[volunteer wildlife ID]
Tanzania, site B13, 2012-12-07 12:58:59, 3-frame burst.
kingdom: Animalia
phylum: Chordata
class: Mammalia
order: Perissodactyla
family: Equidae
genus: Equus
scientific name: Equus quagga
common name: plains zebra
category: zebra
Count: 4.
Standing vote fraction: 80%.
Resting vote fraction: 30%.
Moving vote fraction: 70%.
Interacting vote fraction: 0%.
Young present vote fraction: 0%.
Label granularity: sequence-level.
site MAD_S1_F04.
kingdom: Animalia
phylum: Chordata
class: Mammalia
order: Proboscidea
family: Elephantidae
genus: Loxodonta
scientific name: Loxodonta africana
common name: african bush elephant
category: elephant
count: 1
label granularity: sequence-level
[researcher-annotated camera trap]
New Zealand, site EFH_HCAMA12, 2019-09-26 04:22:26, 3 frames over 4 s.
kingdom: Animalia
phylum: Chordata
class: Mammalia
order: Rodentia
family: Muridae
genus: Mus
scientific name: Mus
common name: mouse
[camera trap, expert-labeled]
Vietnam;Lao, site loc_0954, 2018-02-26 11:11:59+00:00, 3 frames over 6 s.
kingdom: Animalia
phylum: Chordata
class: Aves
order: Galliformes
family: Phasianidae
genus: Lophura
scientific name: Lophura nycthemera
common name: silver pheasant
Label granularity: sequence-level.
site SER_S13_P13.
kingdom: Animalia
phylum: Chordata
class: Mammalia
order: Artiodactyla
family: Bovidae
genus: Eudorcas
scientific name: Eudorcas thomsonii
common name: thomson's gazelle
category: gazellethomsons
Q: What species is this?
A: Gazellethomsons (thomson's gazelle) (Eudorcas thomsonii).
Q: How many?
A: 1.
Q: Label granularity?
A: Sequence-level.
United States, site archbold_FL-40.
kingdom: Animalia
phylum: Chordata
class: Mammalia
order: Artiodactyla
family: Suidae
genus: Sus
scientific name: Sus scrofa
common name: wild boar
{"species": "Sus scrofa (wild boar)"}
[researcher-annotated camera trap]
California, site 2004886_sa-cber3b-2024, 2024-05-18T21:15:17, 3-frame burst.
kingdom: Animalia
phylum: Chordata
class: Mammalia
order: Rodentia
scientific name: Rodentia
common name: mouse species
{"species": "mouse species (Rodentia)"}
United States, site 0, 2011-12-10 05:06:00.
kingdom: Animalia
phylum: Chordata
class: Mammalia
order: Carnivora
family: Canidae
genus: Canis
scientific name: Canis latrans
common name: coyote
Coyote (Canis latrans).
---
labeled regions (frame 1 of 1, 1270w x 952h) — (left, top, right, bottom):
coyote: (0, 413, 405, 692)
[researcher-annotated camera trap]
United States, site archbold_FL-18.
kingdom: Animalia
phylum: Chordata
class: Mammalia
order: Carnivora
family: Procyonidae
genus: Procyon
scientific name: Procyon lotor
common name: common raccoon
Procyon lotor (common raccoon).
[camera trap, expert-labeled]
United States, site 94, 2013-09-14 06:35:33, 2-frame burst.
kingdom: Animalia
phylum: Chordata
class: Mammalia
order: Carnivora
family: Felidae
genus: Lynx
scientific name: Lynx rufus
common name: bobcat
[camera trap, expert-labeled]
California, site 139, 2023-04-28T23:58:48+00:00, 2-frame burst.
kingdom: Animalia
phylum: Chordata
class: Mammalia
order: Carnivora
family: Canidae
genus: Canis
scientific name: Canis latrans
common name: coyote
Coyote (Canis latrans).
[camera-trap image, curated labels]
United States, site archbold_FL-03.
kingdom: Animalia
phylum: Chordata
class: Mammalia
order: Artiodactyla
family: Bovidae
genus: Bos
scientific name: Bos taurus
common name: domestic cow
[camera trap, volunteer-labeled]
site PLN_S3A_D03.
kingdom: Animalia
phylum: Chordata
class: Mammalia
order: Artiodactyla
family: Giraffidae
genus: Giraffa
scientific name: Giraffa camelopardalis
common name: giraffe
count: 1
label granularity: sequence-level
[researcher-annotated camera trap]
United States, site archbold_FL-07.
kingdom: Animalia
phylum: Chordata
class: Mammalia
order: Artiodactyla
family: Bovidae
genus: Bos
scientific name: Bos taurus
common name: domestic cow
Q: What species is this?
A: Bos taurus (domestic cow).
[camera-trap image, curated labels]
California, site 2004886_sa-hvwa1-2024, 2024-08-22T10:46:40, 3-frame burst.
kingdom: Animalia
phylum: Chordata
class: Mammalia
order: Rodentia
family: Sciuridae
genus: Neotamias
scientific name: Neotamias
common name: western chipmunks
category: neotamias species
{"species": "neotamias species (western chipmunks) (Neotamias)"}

________________________

▶ **What is required**
Provide the number of lines holding the word "States" within the material, without any other text.

▶ **Answer**
6